Воевода только взглянул на него.
На площади под непрекращающимся снегом с дождем стояло с полтысячи казаков да мужиков еще столько же, набранных в спешке воеводой по деревням. Ближе к крыльцу на конях и на телегах — понял Басманов по оружию — дворянства сотня. И даже усталость с него слетела, как ежели бы он чарку водки хватил двойной крепости. Изумленно повернулся к стоявшему поникше воеводе.
— Ну, — вскричал радостно, — порадел ты, порадел! Ах, молодца! — обхватил воеводу за плечи и, заглядывая в лицо, в другой раз вскричал: — Молодца!
Притиснул к груди. Одушевился безмерно и крепость разом обрел.
Однако вот одушевления и крепости в эти дни Москве недоставало. Нахохленной стояла белокаменная — сумно на улицах, пустынно на площадях. Над городом волоклись рваные тучи, кропили землю холодной моросью. Воронье и то приуныло. По утрам с хриплыми криками слетало с бесчисленных кремлевских церквей, взбрасывалось к низкому небу черным скопом и уходило за Москву-реку. По вечерам возвращалось тем же порядком. Казалось, палку кинь — и зашибешь одним разом с полдюжины длинноклювых. Но да кому палку ту хотелось поднимать? Садилось воронье на кресты, на древние башни и, поорав по-пустому на голодное брюхо, замолкало до утра.
Думный дворянин Игнатий Татищев, заступивший место печатника, как ушел в тень знаменитый дьяк Щелкалов, сидя в приказе у жарко пылавшей печи, покряхтел, пошелестел лежащими перед ним бумагами и надумал войти к царю с предложением.

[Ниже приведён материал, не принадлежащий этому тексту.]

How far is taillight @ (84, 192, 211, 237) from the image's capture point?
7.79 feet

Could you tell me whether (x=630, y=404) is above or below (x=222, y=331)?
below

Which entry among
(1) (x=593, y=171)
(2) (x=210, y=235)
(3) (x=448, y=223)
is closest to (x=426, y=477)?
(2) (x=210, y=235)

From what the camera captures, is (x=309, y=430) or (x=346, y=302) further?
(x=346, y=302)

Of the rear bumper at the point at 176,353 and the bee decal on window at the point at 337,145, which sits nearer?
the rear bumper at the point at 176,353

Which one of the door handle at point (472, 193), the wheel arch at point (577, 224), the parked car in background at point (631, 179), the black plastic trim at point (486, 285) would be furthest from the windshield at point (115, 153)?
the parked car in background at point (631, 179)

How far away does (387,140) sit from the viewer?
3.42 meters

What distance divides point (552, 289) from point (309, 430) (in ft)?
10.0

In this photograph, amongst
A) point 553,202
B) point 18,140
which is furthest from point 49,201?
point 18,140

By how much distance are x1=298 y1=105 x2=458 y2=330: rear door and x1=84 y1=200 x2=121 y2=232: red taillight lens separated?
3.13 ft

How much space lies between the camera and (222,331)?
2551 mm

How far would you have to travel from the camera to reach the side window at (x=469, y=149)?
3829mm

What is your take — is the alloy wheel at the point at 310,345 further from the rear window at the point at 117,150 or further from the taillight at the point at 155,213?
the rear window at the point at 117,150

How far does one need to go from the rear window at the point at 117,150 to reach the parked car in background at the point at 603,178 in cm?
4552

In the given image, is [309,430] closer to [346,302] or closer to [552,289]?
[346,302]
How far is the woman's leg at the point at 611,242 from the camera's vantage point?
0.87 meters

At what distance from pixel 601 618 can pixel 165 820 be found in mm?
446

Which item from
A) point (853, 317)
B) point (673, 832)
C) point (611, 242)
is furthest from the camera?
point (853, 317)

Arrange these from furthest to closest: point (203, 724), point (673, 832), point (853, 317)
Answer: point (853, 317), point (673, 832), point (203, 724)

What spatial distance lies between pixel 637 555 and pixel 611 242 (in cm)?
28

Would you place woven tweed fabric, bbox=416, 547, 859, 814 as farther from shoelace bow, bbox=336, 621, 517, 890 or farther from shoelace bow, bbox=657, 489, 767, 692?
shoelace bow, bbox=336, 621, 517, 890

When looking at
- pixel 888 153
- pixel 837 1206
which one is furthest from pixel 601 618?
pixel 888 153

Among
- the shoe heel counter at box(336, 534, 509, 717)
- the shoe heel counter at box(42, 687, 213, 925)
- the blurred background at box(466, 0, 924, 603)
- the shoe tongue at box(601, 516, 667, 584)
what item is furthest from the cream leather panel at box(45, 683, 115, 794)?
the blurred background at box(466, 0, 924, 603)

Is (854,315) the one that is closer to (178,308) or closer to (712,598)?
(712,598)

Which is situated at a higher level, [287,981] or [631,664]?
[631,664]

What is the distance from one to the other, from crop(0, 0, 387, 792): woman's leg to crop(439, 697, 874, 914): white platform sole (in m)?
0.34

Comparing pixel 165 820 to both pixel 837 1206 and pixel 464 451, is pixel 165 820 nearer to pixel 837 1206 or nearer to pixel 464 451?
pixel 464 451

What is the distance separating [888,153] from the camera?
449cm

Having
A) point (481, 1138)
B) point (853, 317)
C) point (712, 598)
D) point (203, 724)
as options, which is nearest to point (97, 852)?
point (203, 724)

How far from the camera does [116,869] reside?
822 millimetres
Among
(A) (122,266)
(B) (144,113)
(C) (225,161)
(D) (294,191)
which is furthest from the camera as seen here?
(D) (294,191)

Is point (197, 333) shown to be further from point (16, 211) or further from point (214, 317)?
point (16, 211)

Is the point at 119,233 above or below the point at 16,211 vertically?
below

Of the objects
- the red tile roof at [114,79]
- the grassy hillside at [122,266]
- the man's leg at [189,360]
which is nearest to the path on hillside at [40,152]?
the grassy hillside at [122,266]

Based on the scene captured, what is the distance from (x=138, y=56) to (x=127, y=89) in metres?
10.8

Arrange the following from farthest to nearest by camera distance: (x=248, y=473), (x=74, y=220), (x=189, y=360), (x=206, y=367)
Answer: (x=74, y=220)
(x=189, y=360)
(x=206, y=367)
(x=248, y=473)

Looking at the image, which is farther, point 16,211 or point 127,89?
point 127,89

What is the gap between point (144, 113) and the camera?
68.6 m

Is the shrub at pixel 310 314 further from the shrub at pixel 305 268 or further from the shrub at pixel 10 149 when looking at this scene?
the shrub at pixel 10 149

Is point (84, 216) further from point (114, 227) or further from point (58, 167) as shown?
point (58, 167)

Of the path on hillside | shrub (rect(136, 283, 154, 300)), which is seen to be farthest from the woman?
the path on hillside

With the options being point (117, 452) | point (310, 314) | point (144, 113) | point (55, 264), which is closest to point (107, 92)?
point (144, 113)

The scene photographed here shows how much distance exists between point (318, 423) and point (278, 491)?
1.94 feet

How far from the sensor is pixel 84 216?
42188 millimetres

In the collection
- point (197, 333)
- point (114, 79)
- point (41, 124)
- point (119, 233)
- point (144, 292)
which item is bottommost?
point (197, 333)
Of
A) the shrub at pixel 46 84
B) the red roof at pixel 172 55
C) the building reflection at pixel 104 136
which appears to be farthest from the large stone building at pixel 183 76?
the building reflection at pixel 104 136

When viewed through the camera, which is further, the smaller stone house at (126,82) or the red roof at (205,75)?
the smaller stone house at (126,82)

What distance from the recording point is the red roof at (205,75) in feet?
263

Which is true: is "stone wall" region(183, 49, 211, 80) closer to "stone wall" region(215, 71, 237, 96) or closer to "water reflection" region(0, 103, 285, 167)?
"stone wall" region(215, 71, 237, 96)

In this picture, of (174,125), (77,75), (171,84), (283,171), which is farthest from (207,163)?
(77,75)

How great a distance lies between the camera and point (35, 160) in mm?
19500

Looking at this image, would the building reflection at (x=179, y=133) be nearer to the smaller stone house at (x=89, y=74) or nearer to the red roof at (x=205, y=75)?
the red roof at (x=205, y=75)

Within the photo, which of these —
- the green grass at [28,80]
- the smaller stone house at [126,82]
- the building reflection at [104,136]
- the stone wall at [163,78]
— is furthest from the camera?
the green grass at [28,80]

В палате было сумрачно. Оконца едва пропускали тусклый свет. Игнатий крикнул, чтобы принесли свечи. Свечи принесли в тяжелом медном шандале, поставили на стол.
— Ступай, — ворчливо сказал Игнатий гнувшемуся приказному. Пожевал губами. Свечи, разгораясь, тянули желтые языки пламени. Печатник уставился неподвижными глазами на трепетные огоньки и надолго задумался.